Physics – High Energy Physics – High Energy Physics - Theory
Scientific paper
1996-12-27
Nucl.Phys.B505:660-678,1997
Physics
High Energy Physics
High Energy Physics - Theory
Section 5 is largely extended, 23 pages, Latex 2.09, no figure
Scientific paper
10.1016/S0550-3213(97)00471-9
We present some mathematical aspects of Landau-Ginzburg string vacua in terms of toric geometry. The one-to-one correspondence between toric divisors and some of (-1,1) states in Landau-Ginzburg model is presented for superpotentials of typical types. The Landau-Ginzburg interpretation of non-toric divisors is also presented.

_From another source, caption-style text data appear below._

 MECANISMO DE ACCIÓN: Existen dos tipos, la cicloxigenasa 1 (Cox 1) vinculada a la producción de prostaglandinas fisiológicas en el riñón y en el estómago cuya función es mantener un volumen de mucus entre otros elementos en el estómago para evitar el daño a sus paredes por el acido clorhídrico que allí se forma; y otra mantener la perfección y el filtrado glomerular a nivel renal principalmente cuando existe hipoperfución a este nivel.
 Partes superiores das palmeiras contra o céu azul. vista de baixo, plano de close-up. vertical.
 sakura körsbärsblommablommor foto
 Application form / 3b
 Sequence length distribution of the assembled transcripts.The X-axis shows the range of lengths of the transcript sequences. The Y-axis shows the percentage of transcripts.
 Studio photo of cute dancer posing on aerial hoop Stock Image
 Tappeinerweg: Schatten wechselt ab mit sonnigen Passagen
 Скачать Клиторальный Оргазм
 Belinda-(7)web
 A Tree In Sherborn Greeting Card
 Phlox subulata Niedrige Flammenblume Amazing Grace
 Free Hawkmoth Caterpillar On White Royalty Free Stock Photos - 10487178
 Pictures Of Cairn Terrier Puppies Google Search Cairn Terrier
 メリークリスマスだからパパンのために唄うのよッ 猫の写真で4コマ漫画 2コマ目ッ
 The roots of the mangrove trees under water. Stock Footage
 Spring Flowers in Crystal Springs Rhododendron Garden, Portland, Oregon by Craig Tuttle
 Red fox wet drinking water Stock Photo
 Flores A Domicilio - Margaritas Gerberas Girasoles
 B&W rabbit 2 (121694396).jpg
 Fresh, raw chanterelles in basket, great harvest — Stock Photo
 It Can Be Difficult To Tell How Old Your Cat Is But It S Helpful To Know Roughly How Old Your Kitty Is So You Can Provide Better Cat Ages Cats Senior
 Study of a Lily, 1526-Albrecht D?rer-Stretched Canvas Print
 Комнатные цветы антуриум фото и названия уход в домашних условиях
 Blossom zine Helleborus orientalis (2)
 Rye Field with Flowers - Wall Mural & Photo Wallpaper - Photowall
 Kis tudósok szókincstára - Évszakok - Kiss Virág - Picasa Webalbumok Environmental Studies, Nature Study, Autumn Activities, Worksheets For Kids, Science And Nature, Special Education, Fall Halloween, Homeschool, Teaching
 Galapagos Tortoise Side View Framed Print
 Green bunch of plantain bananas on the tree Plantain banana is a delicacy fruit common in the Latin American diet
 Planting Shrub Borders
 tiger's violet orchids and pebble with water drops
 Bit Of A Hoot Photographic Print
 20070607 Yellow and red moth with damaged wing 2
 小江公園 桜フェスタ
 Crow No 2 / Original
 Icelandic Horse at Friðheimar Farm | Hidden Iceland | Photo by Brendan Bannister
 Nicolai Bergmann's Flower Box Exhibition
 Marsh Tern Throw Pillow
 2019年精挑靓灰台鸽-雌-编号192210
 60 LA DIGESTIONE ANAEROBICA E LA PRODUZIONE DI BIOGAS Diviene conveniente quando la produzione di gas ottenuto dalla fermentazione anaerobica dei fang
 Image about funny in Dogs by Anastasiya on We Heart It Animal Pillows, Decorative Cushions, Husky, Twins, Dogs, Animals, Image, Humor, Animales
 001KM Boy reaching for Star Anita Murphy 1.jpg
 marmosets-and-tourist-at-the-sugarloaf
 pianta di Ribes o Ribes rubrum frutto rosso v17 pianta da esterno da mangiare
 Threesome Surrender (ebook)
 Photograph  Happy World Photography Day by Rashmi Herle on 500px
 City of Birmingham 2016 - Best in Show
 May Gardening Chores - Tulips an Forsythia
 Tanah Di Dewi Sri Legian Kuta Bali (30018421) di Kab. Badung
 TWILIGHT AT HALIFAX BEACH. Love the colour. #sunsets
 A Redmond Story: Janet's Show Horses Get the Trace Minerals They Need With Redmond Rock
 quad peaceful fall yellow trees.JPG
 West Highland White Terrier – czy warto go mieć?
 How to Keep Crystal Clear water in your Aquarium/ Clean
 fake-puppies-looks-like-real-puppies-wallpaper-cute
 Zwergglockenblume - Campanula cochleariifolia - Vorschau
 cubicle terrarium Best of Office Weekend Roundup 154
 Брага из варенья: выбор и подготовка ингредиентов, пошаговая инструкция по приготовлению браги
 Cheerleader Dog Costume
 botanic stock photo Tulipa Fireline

Using this interpretation, we propose a method to solve the so-called "twisted sector problem" by orbifold construction. Moreover,this construction shows that the moduli spaces of the original Landau-Ginzburg string vacua and their orbifolds are connected. By considering the mirror map of Landau-Ginzburg models, we obtain the relation between Mori vectors and the twist operators of our orbifoldization. This consideration enables us to argue the embedding of the Seiberg-Witten curve in the defining equation of the Calabi-Yau manifoulds on which the type II string gets compactified. Related topics concerning the Calabi-Yau fourfolds and the extremal transition are discussed.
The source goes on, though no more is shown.